Deep neural networks (DNNs) have revolutionized machine learning by showing a remarkable performance in extracting and representing high-level abstractions in complex data. DNNs are stacks of multiple layers of neurons, used to solve complex tasks such as image classification and recognition. Due to their excellent performance in different tasks, they have been adopted in mobile and edge devices requiring power/energy-efficient mobile and embedded architectures to execute DNNs. Moreover, edge devices are based on a variety of hardware platforms and networks that change dynamically over time. To meet the demands of heterogeneity and dynamic changes within the edge devices framework, the execution time is of paramount importance. While DNNs have been proven very effective in said tasks, their hardware implementations still suffer from high memory and power/energy consumption, due to the complexity and size of their models. Therefore, research efforts have been conducted towards more efficient implementations of DNNs.

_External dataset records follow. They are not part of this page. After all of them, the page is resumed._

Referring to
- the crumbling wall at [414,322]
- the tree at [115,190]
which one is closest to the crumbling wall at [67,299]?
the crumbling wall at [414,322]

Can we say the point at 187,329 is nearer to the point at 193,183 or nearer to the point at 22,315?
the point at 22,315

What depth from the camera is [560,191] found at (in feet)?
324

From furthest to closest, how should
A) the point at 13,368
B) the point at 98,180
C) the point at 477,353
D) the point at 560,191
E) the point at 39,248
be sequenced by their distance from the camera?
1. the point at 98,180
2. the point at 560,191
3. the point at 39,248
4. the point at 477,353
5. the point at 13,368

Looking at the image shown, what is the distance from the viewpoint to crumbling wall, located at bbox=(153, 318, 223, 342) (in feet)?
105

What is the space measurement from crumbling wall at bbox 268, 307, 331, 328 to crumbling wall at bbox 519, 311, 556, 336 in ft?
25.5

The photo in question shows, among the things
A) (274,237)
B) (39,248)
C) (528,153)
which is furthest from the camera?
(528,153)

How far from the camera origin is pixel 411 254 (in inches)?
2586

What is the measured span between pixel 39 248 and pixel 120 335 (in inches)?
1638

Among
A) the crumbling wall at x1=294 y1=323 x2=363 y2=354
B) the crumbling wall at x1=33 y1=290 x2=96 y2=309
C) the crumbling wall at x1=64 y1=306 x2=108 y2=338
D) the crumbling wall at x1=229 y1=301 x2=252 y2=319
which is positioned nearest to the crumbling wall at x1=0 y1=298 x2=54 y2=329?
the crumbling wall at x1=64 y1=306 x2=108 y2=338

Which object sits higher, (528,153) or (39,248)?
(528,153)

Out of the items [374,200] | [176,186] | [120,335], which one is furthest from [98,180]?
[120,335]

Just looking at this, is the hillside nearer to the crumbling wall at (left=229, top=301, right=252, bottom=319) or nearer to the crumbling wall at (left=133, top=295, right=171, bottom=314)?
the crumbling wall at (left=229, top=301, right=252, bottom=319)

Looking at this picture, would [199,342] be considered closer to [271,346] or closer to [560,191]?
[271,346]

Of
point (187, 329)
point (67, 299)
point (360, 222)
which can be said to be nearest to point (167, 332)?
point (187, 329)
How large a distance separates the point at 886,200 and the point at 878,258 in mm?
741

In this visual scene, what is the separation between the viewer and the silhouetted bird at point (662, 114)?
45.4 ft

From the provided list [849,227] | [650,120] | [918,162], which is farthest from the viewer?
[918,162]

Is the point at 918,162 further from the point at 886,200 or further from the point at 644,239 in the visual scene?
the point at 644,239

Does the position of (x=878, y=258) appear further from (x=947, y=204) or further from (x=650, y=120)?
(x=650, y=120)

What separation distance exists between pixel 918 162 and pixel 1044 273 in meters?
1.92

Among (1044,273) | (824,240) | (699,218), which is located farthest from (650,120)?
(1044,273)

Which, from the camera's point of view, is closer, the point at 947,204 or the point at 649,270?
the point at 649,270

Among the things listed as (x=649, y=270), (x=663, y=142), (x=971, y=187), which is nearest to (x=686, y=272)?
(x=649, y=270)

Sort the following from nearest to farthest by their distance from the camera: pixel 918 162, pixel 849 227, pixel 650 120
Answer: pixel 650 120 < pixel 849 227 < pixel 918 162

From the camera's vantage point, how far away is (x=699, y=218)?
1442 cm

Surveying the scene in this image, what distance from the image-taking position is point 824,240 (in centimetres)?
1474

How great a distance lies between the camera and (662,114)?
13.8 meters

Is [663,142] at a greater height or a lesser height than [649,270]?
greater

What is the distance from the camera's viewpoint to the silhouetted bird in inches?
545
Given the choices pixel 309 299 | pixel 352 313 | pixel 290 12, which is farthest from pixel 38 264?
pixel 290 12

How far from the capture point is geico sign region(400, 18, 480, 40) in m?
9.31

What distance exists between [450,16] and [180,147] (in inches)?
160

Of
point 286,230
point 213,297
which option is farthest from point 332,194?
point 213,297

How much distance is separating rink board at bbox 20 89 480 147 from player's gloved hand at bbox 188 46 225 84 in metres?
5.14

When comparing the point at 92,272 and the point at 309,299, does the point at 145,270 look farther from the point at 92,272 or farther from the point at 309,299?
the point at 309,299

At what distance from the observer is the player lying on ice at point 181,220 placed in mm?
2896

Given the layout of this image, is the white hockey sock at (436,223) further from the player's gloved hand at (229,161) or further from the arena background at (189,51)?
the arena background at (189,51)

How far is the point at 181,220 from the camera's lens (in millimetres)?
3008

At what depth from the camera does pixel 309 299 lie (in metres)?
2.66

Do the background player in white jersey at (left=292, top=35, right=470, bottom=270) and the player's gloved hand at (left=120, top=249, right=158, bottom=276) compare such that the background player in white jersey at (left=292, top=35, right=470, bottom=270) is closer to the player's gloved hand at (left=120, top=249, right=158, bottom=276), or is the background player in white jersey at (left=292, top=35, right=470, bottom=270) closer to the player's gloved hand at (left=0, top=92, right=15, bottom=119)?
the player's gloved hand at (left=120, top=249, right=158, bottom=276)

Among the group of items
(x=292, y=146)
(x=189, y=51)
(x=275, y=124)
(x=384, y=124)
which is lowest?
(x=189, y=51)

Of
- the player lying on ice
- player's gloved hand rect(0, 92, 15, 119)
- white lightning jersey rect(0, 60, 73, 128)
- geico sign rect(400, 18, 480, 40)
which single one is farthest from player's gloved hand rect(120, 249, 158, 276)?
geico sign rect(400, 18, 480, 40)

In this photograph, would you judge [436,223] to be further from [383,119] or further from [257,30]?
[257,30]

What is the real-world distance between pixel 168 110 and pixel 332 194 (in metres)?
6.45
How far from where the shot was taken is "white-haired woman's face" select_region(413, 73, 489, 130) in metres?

The parallel nature of DNNs has led to the use of graphical processing units (GPUs) to execute neural networks tasks in the past decade. Although classification task is not problematic when running on mainstream processors or power-hungry GPUs, edge applications have much tighter power budgets of mW-level. Therefore, application-specific integrated circuits (ASICs) have been proposed as alternatives to GPUs for hardware implementations of DNNs, since custom hardware consumes less power and results in lower latency compared to GPUs and CPUs. However, even using custom hardware results in significant power consumption, mostly due to accesses to off-chip memory. In this lab, we explore different hardware/software solutions to reduce computational complexity of DNNs. More precisely, we explore pruning and quantization methods to reduce the computational complexity on the software side. On the hardware side, we investigate new platforms (i.e., dataflows and architectures) enabling the best trade-off between flexibility, scalability, computing power and energy consumption.
In ISIP, we also adapt deep learning techniques to solve conventional problems on channel coding and communications in general. Our current work in this matter is to optimize belief propagation decoding of linear block codes by using a set of trainable correcting parameters. The correcting parameters help the conventional belief propagation decoding to overcome the detrimental effects of erroneous messages caused by short cycles and inaccurate approximation of the hardware friendly min-sum decoder.
Neural networks are difficult to design due to the large number of hyper-parameters involved in their architecture. OPAL is a tool that automates and facilitates the design process for neural networks. It uses a meta-neural network to perform response surface modeling and to predict costs and accuracies for any given architecture input. OPAL then provides the user with the network architectures it found that have the best cost to accuracy trade-off, so the user can determine which network best suits the criteria they have in mind.
At present, OPAL optimizes multi-layer perceptron (MLP) and convolutional neural network (CNN) accuracy and cost by manipulating: a large variety of network hyper-parameters, including but not limited to depth of convolutional and fully-connected layers, numbers of filters/neurons per layer, types of activation functions, amount of dropout applied, dimensions and strides of convolutional filters, etc. The framework was made to be extensible and can be applied for designing neural network architectures for classification and regression problems with arbitrary datasets. To accelerate training and evaluation, OPAL automatically generates CUDA code for GPGPU execution.